§ **EXERCISE AIM**:
Return each line of the material verbatim.

Data entries
------------------------------------------------

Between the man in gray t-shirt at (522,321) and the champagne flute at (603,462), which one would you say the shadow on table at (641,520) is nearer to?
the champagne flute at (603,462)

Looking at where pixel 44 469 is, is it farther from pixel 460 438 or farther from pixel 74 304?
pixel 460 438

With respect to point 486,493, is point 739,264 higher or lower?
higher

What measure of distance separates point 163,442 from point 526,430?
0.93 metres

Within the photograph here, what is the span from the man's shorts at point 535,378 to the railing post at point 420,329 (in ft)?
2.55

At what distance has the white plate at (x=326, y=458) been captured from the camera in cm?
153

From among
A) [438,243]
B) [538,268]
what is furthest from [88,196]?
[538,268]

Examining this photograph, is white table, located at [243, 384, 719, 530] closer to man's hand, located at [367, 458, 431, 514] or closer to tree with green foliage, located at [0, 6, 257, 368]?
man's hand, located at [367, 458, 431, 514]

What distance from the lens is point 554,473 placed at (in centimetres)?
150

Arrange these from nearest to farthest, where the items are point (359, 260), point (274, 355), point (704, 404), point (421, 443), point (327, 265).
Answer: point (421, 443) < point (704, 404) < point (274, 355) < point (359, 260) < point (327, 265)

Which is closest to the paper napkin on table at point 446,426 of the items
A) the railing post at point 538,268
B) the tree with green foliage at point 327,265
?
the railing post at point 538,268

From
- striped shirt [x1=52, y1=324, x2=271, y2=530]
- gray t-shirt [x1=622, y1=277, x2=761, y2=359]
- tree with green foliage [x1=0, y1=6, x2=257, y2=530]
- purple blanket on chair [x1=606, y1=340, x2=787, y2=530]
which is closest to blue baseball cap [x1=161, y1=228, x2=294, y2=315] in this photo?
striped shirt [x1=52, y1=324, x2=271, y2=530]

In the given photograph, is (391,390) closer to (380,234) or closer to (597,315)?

------------------------------------------------

§ **THE RESULT**:
Between the man in gray t-shirt at (522,321) and the champagne flute at (603,462), which one would you say the shadow on table at (641,520) is nearer to?
the champagne flute at (603,462)

Looking at where pixel 44 469 is, is it farther from pixel 460 438 or farther from pixel 74 304?
pixel 460 438

With respect to point 486,493, is point 739,264 higher or lower?
higher

What measure of distance separates point 163,442 from point 526,430?
0.93 metres

Within the photograph here, what is the span from the man's shorts at point 535,378 to the railing post at point 420,329 (in ft)?
2.55

At what distance has the white plate at (x=326, y=458) been captured from the camera in cm?
153

From among
A) [438,243]
B) [538,268]
what is furthest from [88,196]?
[538,268]

Examining this photograph, is white table, located at [243, 384, 719, 530] closer to man's hand, located at [367, 458, 431, 514] or closer to tree with green foliage, located at [0, 6, 257, 368]?
man's hand, located at [367, 458, 431, 514]

What distance from the lens is point 554,473 placed at (in centimetres)?
150

Arrange these from nearest to farthest, where the items are point (359, 260), point (274, 355), point (704, 404), point (421, 443), point (327, 265).
Answer: point (421, 443) < point (704, 404) < point (274, 355) < point (359, 260) < point (327, 265)

Which is closest to the paper napkin on table at point 446,426 of the items
A) the railing post at point 538,268
B) the tree with green foliage at point 327,265
?
the railing post at point 538,268

From
- striped shirt [x1=52, y1=324, x2=271, y2=530]
- gray t-shirt [x1=622, y1=277, x2=761, y2=359]
- tree with green foliage [x1=0, y1=6, x2=257, y2=530]
- purple blanket on chair [x1=606, y1=340, x2=787, y2=530]
which is closest to blue baseball cap [x1=161, y1=228, x2=294, y2=315] in this photo?
striped shirt [x1=52, y1=324, x2=271, y2=530]

In the given photograph, is (391,390) closer to (380,234) or closer to (597,315)?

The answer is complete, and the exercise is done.